7) Non-core vaccines (only for high-risk dogs)
a) The non-core vacciensare
i) Parainfluenza (CPI) but if you give this in a 5-way, it isn’t a problem
ii) Lepto – causes many adverse reactions
iii) Lyme
iv) Bordatella
v) Corona (CCV) —he hasn’t met a dog that needs this
vi) Giardia—he hasn’t met a dog that needs this. Same as lepto in that shedding
can continue so do not use it.
b) Pre-administration of benedryl reduces hypersensitivity doesn’t suppress immune
system like steroids will.
8) Efficacy – excellent for core vaccines, good to very good for CPI and bordatella,
poor for lepto
9) Vaccine Interference:
a) Corona interferes with lepto
b) Corona interferes with adeno and parvo
c) Lepto interferes with Lyme
10) Duration of immunity -- Minimum duration of immunity (DOI)
a) CDV min 5 years, max 7 yrs
b) CAV min 7, max 9 yrs
c) CPV min 7
11) Make sure there are 3 days between major stressors. Give the vaccine first so the
body has time to respond before next stressor.
12) Reactions
a) Minor ≤ 1 in 100 doses
b) Major ≤ 1 in 5,000 doses
13) Nutrition
a) Trace minerals and vitamins – immune system is very sensitive to deficiencies
i) Zinc, Vit E, Selenium – don’t overdo selenium. He talked about 400 IU of E.
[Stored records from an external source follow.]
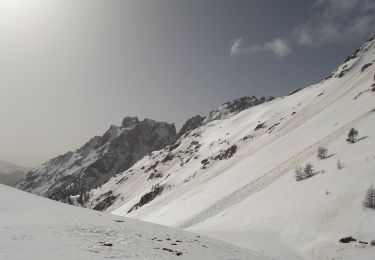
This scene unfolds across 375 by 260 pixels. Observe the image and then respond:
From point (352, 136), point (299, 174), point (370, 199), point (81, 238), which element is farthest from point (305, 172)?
point (81, 238)

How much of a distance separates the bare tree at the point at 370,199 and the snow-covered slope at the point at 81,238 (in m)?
8.49

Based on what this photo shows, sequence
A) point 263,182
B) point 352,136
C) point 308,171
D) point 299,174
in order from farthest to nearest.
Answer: point 263,182 < point 352,136 < point 299,174 < point 308,171

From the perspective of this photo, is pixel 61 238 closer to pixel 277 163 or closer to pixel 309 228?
pixel 309 228

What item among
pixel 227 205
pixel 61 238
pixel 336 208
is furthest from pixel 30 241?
pixel 227 205

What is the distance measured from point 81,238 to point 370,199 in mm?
18286

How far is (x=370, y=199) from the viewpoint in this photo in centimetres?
2383

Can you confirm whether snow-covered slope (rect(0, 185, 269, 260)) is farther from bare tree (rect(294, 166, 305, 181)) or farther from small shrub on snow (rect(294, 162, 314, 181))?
bare tree (rect(294, 166, 305, 181))

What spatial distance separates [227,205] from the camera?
4166 centimetres

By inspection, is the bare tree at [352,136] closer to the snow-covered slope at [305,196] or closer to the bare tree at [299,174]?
the snow-covered slope at [305,196]

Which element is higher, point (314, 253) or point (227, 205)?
point (227, 205)

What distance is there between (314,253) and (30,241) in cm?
1661

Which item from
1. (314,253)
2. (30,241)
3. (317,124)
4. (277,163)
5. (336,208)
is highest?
(317,124)

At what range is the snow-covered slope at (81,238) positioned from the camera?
13.5 metres

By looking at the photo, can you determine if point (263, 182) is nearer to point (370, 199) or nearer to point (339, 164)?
point (339, 164)
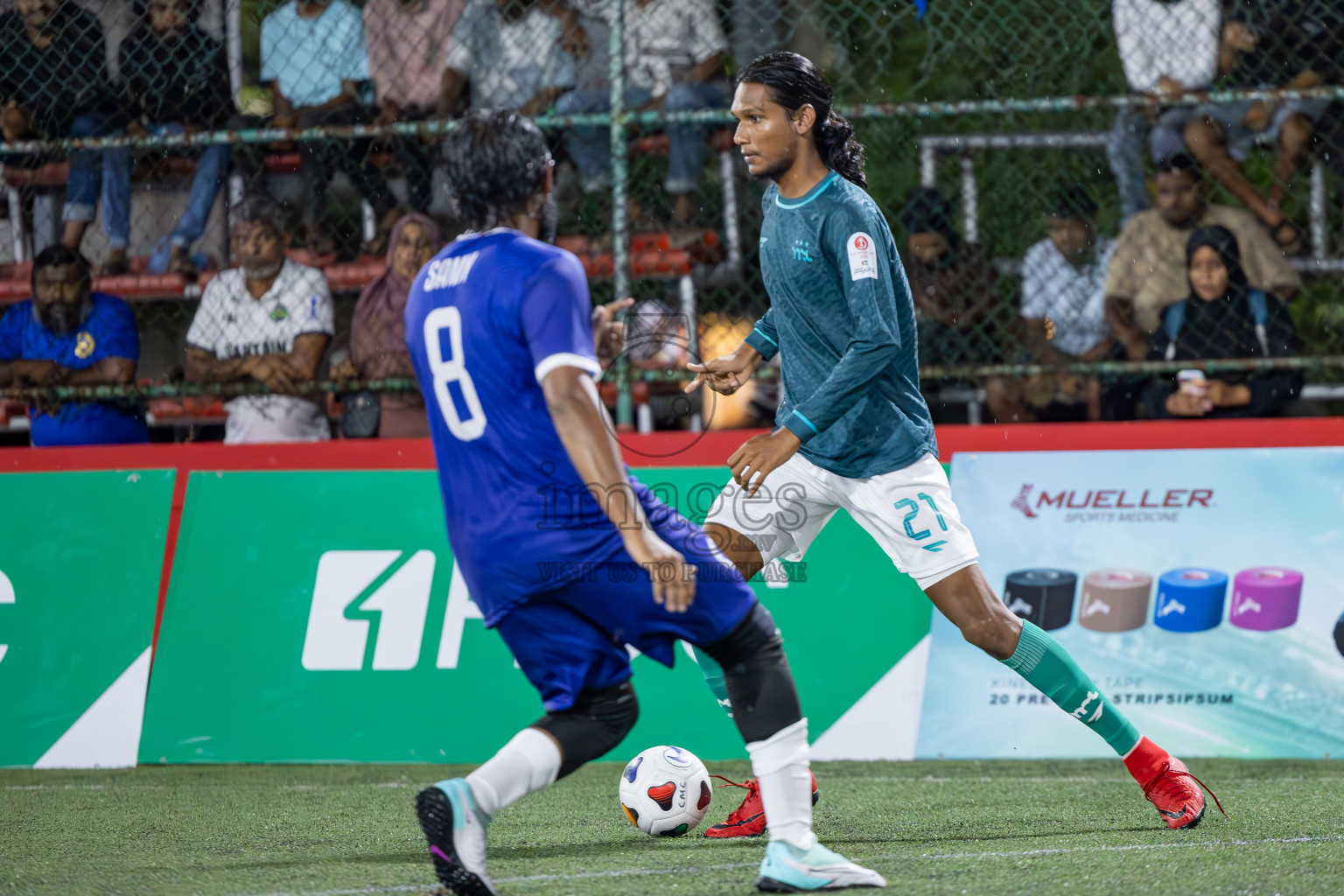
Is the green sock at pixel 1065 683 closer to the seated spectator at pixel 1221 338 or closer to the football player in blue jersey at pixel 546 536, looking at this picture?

ii) Bitch’s milk runs out of many nutrients
b) A good diet during pregnancy and weaning is critical immunologically.
c) Vit E deficiency causes increase in homolyzing of erythrocytes
d) Too much antioxidants may trigger autoimmune diseases because it strengthens
the immune response
14) Autoimmune Problems
a) Autoimmune problems trigger between 2 and 6 years in dogs
b) Dogs and humans have the highest rates
i) Diabetes
ii) Lupus
iii) Hemolytic anemia
c) Genetic component is very strong for autoimmune disease
d) Lepto, Lyme and bordatella vaccines can affect reproductive health.